■ **What to do**:
1. According to the passage on baptism, how did early Christians conceive of baptism?
2. Condense the paragraph of the passage on baptism that begins "The immensity of chasm between life and death" into a shorter version that keeps its main points.
3. Write a continuation of the passage on baptism, picking up right after its final sentence.

To use this imagery as a metaphor for baptism, for the Christian life is then to draw in sharp contrast between then and now, before and after. To baptized into Christ’s death, to be buried with him in baptism, is not just flowery, dramatic language, it expresses a profound experience of discontinuity and change, an experience of something utterly new, becoming a new being, raised in newness of life.

The immensity of chasm between life and death, burial and resurrection, the metaphorical distance traveled when passing through the waters of baptism, that immensity, that distance, is inconceivable to us. But if we imagine the absence, the silence the stillness of the Saturday between Good Friday and Easter, we may begin to grasp not just the experience of the disciples as they lived through that day. We may also begin to grasp the experience of those early Christians, who conceived of baptism as a metaphorical burial and resurrection, who experienced the before and after of their own lives in terms of death and resurrection.

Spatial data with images

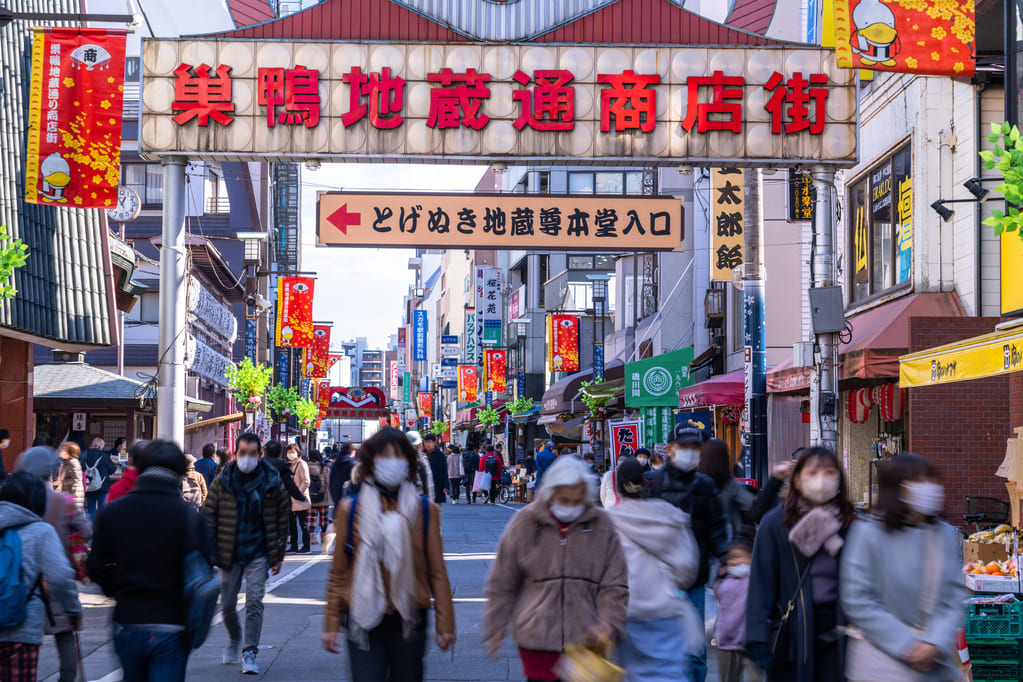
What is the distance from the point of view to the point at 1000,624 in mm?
8828

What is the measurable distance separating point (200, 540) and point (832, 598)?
318 cm

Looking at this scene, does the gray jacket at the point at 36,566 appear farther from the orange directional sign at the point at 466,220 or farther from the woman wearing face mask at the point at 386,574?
the orange directional sign at the point at 466,220

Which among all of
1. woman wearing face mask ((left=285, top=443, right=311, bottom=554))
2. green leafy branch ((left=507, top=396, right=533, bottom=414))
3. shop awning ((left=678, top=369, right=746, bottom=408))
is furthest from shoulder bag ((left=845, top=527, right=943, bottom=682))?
green leafy branch ((left=507, top=396, right=533, bottom=414))

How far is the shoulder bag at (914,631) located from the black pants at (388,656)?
7.32 ft

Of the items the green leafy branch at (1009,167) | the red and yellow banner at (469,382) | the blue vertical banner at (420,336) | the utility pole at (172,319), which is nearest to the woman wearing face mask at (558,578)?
the green leafy branch at (1009,167)

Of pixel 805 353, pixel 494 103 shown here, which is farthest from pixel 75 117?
pixel 805 353

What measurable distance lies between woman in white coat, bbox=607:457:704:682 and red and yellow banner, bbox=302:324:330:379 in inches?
2694

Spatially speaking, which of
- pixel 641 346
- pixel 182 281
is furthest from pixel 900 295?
pixel 641 346

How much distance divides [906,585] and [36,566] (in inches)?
177

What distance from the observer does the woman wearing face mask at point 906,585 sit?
212 inches

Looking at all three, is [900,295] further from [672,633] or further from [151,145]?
[672,633]

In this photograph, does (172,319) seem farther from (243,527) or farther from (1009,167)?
(1009,167)

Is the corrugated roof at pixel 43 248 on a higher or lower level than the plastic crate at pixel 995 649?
higher

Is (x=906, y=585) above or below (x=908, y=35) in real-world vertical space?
below
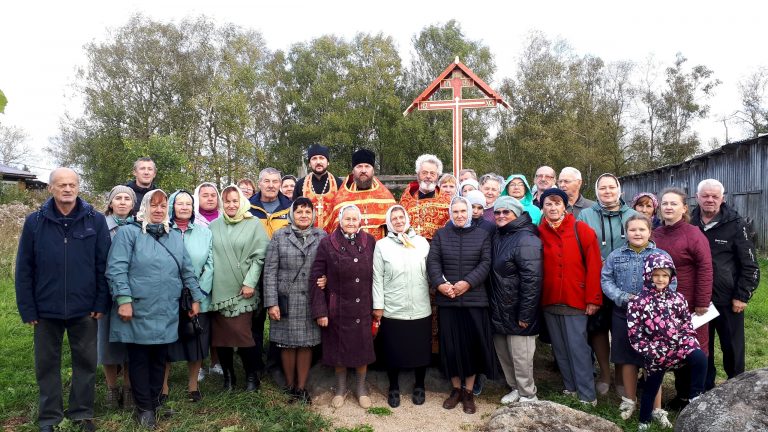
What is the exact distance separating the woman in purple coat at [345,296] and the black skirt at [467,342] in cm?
71

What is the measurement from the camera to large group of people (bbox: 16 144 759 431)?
13.8 feet

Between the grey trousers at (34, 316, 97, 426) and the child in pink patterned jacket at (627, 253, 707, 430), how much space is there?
14.0 ft

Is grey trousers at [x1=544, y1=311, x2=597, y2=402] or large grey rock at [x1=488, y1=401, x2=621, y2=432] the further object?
grey trousers at [x1=544, y1=311, x2=597, y2=402]

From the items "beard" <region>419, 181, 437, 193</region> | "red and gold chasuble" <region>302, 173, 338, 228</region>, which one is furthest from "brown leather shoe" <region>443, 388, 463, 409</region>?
"red and gold chasuble" <region>302, 173, 338, 228</region>

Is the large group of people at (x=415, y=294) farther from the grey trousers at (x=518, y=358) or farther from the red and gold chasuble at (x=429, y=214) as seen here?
the red and gold chasuble at (x=429, y=214)

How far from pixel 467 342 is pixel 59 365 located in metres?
3.34

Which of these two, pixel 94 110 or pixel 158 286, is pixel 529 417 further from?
pixel 94 110

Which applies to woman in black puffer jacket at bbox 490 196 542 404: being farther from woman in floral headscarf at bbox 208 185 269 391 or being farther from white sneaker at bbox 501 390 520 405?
woman in floral headscarf at bbox 208 185 269 391

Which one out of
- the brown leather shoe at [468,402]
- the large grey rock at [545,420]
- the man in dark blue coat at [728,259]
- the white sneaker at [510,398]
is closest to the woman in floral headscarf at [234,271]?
the brown leather shoe at [468,402]

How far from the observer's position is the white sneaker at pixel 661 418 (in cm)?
429

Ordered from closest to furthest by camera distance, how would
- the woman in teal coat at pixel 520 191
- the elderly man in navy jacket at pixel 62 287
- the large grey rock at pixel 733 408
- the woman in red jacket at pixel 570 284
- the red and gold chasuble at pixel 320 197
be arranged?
1. the large grey rock at pixel 733 408
2. the elderly man in navy jacket at pixel 62 287
3. the woman in red jacket at pixel 570 284
4. the woman in teal coat at pixel 520 191
5. the red and gold chasuble at pixel 320 197

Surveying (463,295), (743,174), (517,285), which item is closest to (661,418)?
(517,285)

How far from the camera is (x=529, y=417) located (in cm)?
414

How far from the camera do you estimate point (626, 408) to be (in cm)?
457
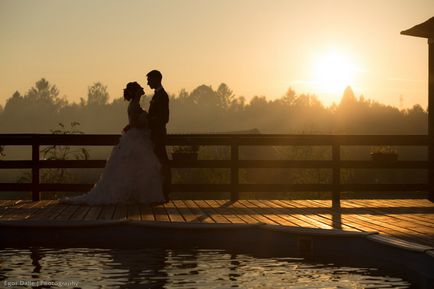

■ **Set of answers**:
1. As a metaphorical burial and resurrection.

2. The vast chasm between life and death, burial and resurrection, the distance metaphorically traveled through the waters of baptism, is inconceivable to us. Yet by imagining the absence, silence and stillness of the Saturday between Good Friday and Easter, we may begin to grasp what the disciples lived through that day. We may also grasp the experience of early Christians, who saw baptism as a metaphorical burial and resurrection and understood the before and after of their own lives as death and resurrection.

3.
Can we in the twenty-first century share that experience? Can we know even in small degree, the death and resurrection, the burial and newness of life, that baptism is and should be? Can we know, in the absence, in the silence, in the stillness, can we sense some signs of new life, some signs of resurrection, in our lives? Is the risen Christ, restoring our humanity, remaking us in God’s image? Can we know the risen Christ, in the breaking of the bread? Can we see the risen Christ, in the candle glowing in the darkness? Can we see the world being made anew in the work we do? Can we see signs of death and resurrection in our own lives and in the world? Let us look, and wait, and rejoice. Alleluia. Christ is Risen!